# Obtener un caracter ASCII de un determinado numero en VB.net



## tremendoele (Dic 22, 2009)

Hola,

Necesito saber como obtener el caracter ASCII del siguiente numero:

"AA 01 91 00 00 00 00 00 00 00 00 00 00 00 00 00 00 00 00 00 00 00 00 00 00 3C"

He utilizado la funcion "Chr" pero me funciona solo para obtener caracteres de un numero en individual por ejemplo para el "01" o el "60".....pero si quiero obtener el caracter ASCII de "145" o "170" no me funciona obtengo solo un signo de interrogacion "?". Y pues si puedo obtener de alguna manera los caracteres del numero completo que menciono arriba que son 26 bytes aproximadamente, seria mejor para mi aplicacion.


Espero alguien pueda orientarme....Gracias..!!


----------



## elaficionado (Dic 22, 2009)

Hola.
Haz probado usar &HN, donde N es un número hexadecimal.
Úsalo con Chr.

Suerte.

Chao.
elaficionado.


----------



## tremendoele (Dic 22, 2009)

Hola..elaficionado..!!

Fijate que buscando en google encontre esa instruccion que es algo asi:

serialport1.write(Chr(&Hxx))

se utiliza serialport, porke kiero enviar la informacion por el puerto serial, etc. Ya lo hice pero el numero es muy grande...y me dice que no se puede convertir un dato tipo character a integer o algo asi.
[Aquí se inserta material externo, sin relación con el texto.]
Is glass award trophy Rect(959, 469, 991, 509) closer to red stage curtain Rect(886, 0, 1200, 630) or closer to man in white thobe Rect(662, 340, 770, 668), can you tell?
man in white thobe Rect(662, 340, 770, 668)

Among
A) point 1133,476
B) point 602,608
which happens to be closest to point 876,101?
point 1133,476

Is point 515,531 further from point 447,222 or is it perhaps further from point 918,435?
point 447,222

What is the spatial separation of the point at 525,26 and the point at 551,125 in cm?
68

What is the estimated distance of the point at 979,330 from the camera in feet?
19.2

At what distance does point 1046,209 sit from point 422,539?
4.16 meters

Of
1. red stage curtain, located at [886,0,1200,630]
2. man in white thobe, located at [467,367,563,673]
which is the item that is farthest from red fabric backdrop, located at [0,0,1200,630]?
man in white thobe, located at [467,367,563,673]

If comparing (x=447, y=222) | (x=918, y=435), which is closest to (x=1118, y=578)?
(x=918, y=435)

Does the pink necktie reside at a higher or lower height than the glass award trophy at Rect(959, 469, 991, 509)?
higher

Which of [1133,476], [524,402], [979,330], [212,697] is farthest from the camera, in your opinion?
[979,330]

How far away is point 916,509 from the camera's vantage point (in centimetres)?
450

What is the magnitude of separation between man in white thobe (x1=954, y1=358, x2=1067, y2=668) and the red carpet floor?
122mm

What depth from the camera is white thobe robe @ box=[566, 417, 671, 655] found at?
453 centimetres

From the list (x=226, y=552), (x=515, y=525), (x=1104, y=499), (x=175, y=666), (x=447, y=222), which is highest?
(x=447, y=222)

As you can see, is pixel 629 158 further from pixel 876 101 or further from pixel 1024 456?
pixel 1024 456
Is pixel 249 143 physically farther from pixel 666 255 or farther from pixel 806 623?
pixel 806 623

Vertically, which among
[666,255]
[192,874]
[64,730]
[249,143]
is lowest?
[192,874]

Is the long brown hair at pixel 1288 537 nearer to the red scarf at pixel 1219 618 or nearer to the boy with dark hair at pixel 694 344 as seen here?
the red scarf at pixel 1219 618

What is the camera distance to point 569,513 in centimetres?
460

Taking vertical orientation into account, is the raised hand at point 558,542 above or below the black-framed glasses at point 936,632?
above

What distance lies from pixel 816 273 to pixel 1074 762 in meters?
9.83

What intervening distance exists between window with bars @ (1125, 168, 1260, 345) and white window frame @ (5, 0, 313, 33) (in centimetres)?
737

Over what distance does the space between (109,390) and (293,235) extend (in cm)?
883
El caso es que todavia no encuentro una solucion, quizas tengo que convertir digito por digito, etc..


----------



## elaficionado (Dic 22, 2009)

Hola.
No sé que decirte, ya que estoy bastante oxidado con el uso de Visual Basic, hace mucho que no lo uso. 

Suerte.

Chao.
elaficionado.


----------



## MrCarlos (Dic 22, 2009)

Hola tremendoele

Los Códigos ASCII no son de tantas cifras: 
Según se ve, en el numero que anexaste en tu mensaje , tienes 13 códigos en HEXagecimal.
Cada 2 Cifras es Un Código ASCII.

“AA 01 91 00 00 00 00 00 00 00 00 00 00 00 00 00 00 00 00 00 00 00 00 00 00 3C"


Para enviar ese conjunto de caracteres a donde sea deberás “Desempacarlos” de 2 en 2 e irlos enviando.

Si esa operación se va a hacer repetidamente, es conveniente hacer una Subrutina.

Los códigos ASCII en los diferentes tipos de numero son así:

Decimal 3 Cifras
Octal 3 Cifras
HEX 2 Cifras

Entra a este enlace hay mucha información al respectohttp://www.google.com.mx/search?sou...e=UTF-8&rlz=1T4ADRA_esMX346MX346&q=Ascii+Code 
saludos
a sus ordenes


----------